- **The problem**: The material beneath this line should be printed exactly, with its pictures omitted.

- **Exercise data**:
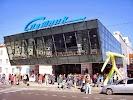 Спутник, развлекательный комплекс на фото Волжского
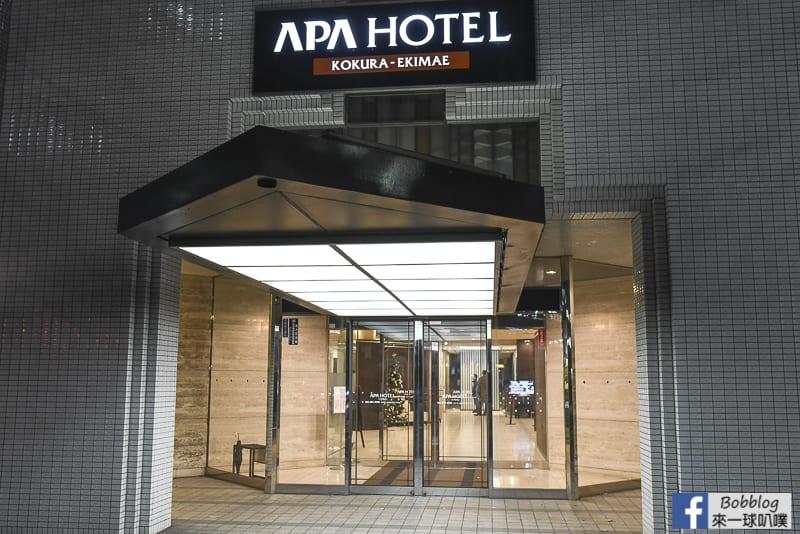 APA-Hotel-Kokura-Ekimae-2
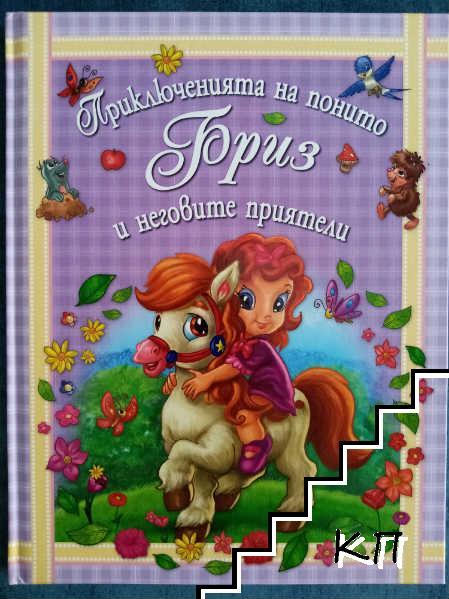 Приключенията на понито Брис и неговите приятели. Книга 2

- **Output of the task**:
 Спутник, развлекательный комплекс на фото Волжского
 APA-Hotel-Kokura-Ekimae-2
 Приключенията на понито Брис и неговите приятели. Книга 2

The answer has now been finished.